Fahreddin er-Razi de bu konuda örnek verilebilir. Eş’ârî bir alim olup tefsirindeki en önemli hedeflerinden birisi Mutezile’nin görüşlerini çürütmektir. Ancak Ebu Müslim el-İsfahani ve Zemahşerî’den isim vererek alıntı yapmaktan ve zaman zaman da övmekten çekinmemiştir.
Özetle söylemek gerekirse Müslümanlar dil alanında takdire şayan başarılar sergilemişlerse bunu sadece bilgi ile başarmamışlardır. Üslupları, kullandıkları dilin de önemli etkisi olmuştur. Üslup olarak göze çarpan en önemli hususlar şunlardır.

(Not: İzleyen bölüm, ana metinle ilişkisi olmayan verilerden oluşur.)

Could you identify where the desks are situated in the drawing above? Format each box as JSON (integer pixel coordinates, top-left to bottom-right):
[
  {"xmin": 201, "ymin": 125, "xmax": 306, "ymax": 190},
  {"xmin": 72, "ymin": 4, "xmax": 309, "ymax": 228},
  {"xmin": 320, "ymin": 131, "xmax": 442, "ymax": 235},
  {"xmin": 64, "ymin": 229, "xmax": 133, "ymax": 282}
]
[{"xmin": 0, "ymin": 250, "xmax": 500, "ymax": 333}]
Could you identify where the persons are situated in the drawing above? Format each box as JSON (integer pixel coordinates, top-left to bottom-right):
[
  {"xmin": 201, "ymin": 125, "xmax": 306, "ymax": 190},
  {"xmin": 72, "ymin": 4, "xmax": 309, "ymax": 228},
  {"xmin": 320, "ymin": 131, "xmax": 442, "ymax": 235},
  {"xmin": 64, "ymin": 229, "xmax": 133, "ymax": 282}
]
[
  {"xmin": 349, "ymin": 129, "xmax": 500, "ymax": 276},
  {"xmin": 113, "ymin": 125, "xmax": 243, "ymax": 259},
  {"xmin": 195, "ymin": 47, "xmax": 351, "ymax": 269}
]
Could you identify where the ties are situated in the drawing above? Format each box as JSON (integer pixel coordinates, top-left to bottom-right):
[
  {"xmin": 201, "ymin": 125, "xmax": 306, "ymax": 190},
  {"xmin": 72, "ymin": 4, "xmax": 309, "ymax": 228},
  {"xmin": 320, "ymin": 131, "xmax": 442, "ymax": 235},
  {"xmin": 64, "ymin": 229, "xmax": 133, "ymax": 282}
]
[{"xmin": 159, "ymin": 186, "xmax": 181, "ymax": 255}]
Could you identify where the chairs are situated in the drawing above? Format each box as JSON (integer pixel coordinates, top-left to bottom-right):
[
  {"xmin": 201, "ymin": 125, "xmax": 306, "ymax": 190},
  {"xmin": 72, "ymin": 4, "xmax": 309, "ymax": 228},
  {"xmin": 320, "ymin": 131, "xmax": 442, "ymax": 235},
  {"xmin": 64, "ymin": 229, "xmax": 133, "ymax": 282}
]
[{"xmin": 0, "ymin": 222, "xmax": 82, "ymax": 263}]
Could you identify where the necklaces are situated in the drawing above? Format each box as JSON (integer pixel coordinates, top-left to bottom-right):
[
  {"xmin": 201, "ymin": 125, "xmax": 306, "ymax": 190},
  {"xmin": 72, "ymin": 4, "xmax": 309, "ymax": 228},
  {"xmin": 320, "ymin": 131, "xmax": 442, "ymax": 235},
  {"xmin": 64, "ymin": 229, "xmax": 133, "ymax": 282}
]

Kur’ân’ın korunmasını her türlü mezhepsel görüşleri üzerinde tutmuşlardır. Çünkü burası varlık zeminidir. Zemin gidince varlıklarının mümkün olmadığını çok iyi fark etmişlerdi.
Eleştirilerini şahıslar üzerinden değil, fikirler üzerinden yürütmüşlerdir.
Güzel işlerde birbirlerini destekleyip övmekten çekinmemişlerdir. Güzel kazanımları ümmetin malı olarak görmüşlerdir. Kimden gelirse gelsin hüsnü kabul ile karşılamışlardır.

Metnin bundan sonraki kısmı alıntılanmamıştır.